Note: In-the-Ear hearing instruments are particularly susceptible to damage caused by ear wax, moisture or dirt. This is because the electronics are integrated into the shell.


Clean the ear mold daily. Wipe it with a soft, dry cloth and always check the opening of the ear mold to be sure it is not clogged with earwax. A clogged opening will prevent sound from reaching your ear. About once per week you should wash the ear mold.

Consult your hearing care professional if …

   The ear mold causes pain or discomfort
   Earwax cannot be cleared from the ear mold
   The tubing becomes yellow or brittle
   The hearing instrument whistles making it impossible to set the correct volume


The volume drops
   Low battery – replace it.
   The sound outlet is blocked with earwax – clean with a small brush. Change the cerumen filter.
   Blocked microphone inlet – consult your hearing aid acoustician.

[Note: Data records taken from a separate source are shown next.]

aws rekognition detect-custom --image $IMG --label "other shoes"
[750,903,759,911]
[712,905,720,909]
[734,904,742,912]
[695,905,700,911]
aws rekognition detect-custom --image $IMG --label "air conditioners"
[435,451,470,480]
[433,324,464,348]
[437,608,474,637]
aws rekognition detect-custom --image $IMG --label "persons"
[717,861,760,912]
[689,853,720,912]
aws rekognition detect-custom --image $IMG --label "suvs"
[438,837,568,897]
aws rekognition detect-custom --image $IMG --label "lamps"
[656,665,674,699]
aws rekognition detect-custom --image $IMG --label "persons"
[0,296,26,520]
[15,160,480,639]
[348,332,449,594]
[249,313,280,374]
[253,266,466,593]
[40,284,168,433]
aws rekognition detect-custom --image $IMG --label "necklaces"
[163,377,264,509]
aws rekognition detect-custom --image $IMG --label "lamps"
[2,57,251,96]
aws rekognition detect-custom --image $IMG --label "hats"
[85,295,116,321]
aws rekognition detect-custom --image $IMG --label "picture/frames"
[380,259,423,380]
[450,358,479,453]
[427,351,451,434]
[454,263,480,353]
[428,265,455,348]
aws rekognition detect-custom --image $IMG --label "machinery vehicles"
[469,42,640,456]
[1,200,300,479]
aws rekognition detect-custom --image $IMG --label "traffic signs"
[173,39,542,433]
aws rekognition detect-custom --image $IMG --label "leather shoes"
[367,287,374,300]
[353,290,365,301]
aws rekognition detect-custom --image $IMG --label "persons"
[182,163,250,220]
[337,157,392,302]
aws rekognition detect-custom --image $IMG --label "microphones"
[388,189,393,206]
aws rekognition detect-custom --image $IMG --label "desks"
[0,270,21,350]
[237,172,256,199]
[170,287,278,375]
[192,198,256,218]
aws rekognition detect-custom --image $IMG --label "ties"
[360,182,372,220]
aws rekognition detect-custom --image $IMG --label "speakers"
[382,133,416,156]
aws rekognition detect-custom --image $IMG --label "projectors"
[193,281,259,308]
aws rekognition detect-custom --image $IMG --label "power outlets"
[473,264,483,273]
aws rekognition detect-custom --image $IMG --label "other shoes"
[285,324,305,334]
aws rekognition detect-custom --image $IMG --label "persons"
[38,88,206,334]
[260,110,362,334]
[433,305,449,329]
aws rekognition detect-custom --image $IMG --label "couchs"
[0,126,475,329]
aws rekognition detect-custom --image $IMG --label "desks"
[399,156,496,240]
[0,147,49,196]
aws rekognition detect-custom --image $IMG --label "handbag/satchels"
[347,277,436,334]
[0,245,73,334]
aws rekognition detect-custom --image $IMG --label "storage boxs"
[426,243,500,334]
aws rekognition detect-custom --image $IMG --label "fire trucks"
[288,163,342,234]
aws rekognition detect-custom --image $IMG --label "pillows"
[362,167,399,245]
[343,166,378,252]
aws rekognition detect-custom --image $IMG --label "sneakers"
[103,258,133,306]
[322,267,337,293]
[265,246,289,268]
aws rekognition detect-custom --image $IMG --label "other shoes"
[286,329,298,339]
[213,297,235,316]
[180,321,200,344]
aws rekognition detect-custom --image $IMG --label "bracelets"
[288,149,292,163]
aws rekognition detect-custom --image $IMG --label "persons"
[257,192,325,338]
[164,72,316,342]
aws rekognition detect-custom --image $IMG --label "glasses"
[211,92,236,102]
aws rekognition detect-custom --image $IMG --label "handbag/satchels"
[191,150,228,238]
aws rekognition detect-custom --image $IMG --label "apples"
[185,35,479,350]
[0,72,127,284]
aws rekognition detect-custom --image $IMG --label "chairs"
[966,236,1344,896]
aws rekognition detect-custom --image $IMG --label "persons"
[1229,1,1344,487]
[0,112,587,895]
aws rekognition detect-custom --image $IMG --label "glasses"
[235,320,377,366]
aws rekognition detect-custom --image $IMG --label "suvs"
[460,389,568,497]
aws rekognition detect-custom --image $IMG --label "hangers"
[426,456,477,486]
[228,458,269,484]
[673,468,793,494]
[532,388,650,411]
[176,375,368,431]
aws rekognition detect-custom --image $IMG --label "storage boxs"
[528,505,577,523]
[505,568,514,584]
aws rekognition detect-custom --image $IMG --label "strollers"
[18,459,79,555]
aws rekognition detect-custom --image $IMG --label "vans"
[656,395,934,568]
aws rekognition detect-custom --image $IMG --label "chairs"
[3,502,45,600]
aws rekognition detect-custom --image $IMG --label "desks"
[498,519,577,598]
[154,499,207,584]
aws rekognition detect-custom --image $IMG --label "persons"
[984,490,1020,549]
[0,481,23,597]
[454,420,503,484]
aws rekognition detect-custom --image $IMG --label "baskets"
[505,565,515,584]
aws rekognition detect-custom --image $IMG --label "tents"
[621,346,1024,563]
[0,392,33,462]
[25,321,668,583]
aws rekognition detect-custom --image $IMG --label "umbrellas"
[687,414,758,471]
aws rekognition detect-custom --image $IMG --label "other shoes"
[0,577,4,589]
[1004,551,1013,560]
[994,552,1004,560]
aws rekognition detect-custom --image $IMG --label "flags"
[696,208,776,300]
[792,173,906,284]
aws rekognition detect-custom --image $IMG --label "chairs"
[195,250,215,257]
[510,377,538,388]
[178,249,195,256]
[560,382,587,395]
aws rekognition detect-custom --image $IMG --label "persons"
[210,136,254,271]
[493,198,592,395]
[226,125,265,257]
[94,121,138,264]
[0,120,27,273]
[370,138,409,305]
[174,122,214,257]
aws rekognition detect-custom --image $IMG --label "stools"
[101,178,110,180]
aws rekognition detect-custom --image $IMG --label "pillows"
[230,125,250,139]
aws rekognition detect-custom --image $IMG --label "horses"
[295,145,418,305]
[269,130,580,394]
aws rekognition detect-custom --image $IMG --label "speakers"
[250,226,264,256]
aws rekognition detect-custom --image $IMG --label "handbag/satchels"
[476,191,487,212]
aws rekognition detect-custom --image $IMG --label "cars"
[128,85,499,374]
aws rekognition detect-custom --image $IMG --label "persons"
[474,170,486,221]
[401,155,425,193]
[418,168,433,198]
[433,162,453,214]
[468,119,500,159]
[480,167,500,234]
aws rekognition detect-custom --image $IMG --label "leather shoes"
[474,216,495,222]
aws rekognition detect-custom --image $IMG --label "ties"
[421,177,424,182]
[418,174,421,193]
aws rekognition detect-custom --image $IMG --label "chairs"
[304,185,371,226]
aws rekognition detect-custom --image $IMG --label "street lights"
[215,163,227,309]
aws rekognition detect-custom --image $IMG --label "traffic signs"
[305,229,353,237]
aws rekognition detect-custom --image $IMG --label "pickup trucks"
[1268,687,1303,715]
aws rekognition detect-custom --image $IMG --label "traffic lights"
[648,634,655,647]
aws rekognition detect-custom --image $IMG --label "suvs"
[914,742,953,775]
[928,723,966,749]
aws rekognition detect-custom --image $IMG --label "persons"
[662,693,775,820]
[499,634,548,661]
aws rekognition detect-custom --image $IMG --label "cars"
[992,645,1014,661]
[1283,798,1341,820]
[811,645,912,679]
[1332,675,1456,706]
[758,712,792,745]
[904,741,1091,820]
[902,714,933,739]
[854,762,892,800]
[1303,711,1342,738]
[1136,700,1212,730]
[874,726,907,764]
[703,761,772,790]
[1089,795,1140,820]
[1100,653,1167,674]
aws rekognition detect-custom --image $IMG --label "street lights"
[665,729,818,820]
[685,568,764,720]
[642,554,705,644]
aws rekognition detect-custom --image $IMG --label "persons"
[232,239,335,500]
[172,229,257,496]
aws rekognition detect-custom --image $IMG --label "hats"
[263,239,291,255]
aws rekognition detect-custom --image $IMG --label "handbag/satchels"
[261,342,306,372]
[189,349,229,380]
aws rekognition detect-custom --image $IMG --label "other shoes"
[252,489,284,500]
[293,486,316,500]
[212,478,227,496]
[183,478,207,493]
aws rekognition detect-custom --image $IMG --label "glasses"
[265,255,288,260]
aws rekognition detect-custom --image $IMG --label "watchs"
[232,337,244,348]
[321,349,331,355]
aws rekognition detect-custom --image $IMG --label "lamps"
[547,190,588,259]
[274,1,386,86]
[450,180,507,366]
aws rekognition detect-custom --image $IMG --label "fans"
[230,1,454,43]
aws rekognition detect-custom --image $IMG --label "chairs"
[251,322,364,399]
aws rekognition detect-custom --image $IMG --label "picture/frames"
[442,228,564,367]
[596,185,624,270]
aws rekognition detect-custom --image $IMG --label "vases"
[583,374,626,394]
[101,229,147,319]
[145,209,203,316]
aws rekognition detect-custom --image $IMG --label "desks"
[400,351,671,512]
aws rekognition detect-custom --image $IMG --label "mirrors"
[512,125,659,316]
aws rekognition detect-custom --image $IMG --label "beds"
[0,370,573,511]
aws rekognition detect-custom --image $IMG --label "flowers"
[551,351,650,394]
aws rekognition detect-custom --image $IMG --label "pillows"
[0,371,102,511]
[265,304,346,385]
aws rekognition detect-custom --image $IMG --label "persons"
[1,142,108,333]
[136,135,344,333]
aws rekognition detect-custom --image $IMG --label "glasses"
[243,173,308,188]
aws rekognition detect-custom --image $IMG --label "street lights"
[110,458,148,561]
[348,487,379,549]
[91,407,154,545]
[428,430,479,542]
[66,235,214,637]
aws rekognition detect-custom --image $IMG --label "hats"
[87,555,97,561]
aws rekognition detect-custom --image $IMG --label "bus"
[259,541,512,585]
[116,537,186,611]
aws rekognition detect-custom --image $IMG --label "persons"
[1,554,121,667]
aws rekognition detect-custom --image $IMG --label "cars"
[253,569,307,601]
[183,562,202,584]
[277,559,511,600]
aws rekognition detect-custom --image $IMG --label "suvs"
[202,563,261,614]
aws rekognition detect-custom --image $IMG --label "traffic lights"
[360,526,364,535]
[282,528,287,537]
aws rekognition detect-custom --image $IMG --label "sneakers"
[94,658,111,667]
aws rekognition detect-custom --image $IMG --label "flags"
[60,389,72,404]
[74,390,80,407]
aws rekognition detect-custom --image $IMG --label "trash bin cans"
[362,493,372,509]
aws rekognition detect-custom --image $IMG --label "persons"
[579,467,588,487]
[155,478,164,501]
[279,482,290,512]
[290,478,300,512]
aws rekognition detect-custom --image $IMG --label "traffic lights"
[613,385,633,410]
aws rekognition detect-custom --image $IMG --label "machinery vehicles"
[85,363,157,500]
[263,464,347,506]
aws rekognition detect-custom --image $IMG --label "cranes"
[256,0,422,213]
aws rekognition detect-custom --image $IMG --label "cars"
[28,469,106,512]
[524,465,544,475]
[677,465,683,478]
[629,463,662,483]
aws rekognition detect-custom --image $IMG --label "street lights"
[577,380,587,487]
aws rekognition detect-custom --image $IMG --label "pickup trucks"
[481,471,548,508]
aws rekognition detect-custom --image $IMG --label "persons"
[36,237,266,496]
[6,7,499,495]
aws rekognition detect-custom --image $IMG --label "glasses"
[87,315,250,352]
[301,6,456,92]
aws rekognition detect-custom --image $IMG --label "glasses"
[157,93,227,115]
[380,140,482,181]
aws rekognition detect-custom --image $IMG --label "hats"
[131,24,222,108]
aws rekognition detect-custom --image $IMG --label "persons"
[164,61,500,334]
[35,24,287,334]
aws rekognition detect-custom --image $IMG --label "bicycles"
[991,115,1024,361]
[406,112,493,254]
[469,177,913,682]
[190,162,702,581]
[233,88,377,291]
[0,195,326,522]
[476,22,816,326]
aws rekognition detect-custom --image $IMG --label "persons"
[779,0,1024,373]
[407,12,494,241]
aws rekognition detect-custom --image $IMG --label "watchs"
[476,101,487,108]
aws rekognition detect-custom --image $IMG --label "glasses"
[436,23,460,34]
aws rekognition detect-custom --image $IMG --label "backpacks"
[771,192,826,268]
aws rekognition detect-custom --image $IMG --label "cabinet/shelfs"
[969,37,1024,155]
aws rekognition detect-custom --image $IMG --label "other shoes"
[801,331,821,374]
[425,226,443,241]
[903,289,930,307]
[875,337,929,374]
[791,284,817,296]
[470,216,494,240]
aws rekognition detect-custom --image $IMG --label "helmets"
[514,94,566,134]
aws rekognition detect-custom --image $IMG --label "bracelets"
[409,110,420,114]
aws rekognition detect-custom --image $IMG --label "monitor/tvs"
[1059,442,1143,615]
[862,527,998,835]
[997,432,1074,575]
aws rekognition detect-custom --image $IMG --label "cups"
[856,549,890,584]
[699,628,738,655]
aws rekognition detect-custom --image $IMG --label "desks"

The instrument “whistles“ in the ear
   The instrument is not correctly inserted in your ear. Try again.
   The instrument is in the wrong ear – swap it over.
   The fit of the instrument is too loose – consult your acoustician.

The instrument does not work
   There is no battery in it – insert one.
   The battery compartment is not closed – shut it.
   The battery is dirty – clean the battery surface.
   The battery is dead – replace it.

The instrument slips out of your ear
   The ear canal is wet or dirty – wipe the hearing instrument and your ear with a soft, dry cloth.

The instrument hurts your ear
   The instrument is not correctly positioned – remove and re-insert it. If the problem persists, consult your acoustician.

The instrument is difficult to insert
   Place a small drop of non-irritating lubricant on your finger and smear onto the ear canal entrance before inserting your  instrument. Ensure that no lubricant enters the sound outlet or microphone apertures.